ACTIVITY LIST
**a)** In the book review, what was the 19th-century U.S. approach of government-financed infrastructure called?
**b)** Continue the book review from its final sentence.

PAGE EXCERPT
>>>
Our reading group of six agreed that we might not have made it through the tough parts, but for our weekly discussions about it.
Brown does her best to add a little play and sparkle with the Wizard of Oz parallels, and she dramatically frames some of the epic battles in the millenary struggle to control the medium of exchange. Murder, war and intrigue helped carry us through the insanity of derivatives and hedge funds. She lays out, nice and clearly how banks in the Renaissance naturally started creating ‘money’ as ‘bills of credit’ supposedly based on gold in the vault, when in reality there was hardly ever enough gold to back the public’s need for money.
Here are my two biggest takeaways that made me grateful for the book: What made the US great and beloved in the 19th century was government-financed infrastructure that gave entrepreneurs the economic space to build new technologies and products competitively. It was called the American system, as opposed to the extractive British colonial system. Around the world countries aspiring to move from feudalism to democracy have copied our prototype, even China today. So sad that we have abandoned it and our government now does all it can to thwart such efforts everywhere.
<<<
EXERCISE DATA
>>>
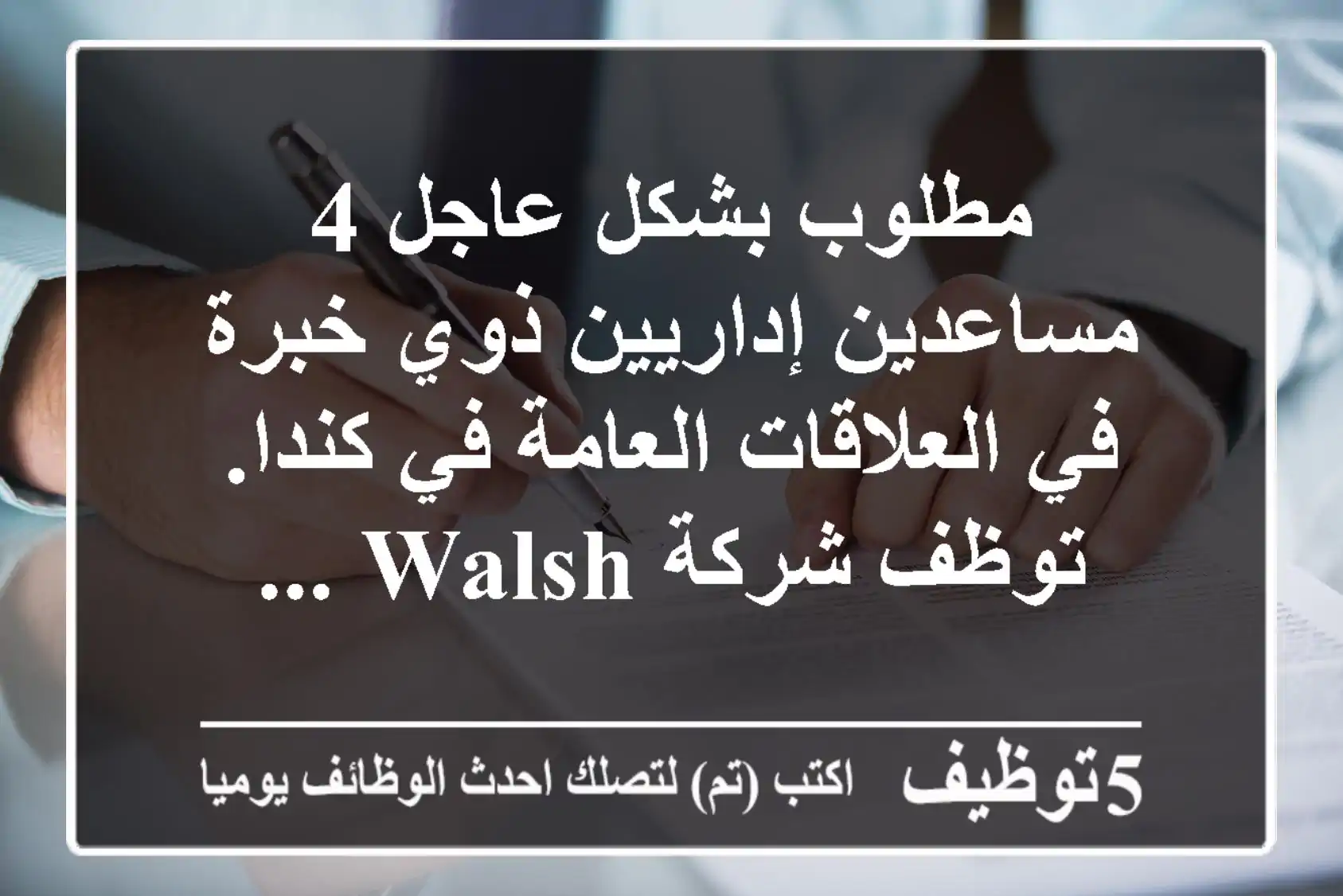 مطلوب بشكل عاجل 4 مساعدين إداريين ذوي خبرة في العلاقات العامة في كندا. توظف شركة Walsh ...

5توظيف اكتب (تم) لتصلك احدث الوظائف يوميا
<<<
RESPONSES FOR EACH TASK
**a)** The American system.

**b)**
My second discovery is the shocking contrast between the amount of dollars actually in circulation (all together 29 trillion) and the 700 (seven hundred) trillion "notional" dollars that circulate with no oversight in ‘hedge funds’ and ‘derivatives’ extracting resources and imposing trauma. "Notional" dollars is a thing!
Others in our reading group were most impressed with Brown’s strong, clear argument that bank-credit money is the source of extreme inequality and concentration of power into the hands of a tiny few people.
Writing in 2007 before the NEED Act was introduced, Brown assumed that a ”violent transition“ would be necessary to achieve government issued, public asset money, so she promoted, then and now, the FDIC takeover of insolvent banks to place some of the money creation under public control. That work has been the spark for the dynamic Public Banking movement that has grown up over these 13 years.
Thanks to Brown’s efforts, the urgent need to inform ourselves about our money system and centralized power is now widely accepted. History shows and Chief Justice L Brandeis observed, "We must make our choice. We may have democracy, or we may have wealth concentrated in the hands of a few, but we can't have both."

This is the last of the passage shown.